What to do: Format the stretch of data from the line that contains "By looking at" through the end of the data as a two-column CSV with the columns text and answer. Give one row per entry, put each field in double quotes, and replace any line breaks with spaces.

Data:
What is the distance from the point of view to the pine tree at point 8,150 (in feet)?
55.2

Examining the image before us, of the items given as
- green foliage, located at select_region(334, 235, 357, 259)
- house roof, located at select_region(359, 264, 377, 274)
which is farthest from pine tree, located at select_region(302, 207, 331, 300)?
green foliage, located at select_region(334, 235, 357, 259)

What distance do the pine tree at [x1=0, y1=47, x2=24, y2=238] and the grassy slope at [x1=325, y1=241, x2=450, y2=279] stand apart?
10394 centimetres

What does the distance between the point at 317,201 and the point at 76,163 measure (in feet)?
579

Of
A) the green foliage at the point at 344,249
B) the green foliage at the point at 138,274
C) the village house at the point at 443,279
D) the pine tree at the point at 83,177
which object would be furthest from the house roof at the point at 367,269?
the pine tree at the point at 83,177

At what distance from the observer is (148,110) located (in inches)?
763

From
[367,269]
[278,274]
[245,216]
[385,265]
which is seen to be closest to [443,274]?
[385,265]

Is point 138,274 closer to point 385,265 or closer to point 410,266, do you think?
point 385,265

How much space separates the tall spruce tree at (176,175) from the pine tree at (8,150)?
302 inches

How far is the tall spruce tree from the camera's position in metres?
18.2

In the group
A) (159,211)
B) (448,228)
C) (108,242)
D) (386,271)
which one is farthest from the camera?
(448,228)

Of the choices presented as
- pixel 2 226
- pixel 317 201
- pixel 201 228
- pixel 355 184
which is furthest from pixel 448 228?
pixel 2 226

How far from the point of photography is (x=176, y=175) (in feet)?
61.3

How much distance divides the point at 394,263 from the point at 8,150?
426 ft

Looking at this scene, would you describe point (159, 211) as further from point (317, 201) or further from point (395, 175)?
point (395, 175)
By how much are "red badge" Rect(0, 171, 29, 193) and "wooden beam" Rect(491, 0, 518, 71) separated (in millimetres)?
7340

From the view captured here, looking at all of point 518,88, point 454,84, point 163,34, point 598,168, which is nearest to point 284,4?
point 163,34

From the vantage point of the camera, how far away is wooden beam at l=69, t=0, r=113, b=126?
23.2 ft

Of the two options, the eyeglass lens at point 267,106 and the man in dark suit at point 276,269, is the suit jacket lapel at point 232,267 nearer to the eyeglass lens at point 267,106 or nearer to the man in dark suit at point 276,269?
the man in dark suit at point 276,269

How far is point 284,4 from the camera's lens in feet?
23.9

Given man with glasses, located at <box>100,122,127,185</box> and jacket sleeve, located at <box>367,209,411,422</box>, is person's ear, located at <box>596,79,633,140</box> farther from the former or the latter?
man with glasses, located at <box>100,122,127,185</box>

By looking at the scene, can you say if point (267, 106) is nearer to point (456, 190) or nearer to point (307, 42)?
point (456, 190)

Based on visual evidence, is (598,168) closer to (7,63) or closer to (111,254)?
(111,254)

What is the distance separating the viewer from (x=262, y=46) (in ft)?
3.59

Result of the exercise:
text,answer
"By looking at the scene, can you say if point (267, 106) is nearer to point (456, 190) or nearer to point (307, 42)?","point (456, 190)"
"Based on visual evidence, is (598,168) closer to (7,63) or closer to (111,254)?","(111,254)"
"What is the distance separating the viewer from (x=262, y=46) (in ft)?","3.59"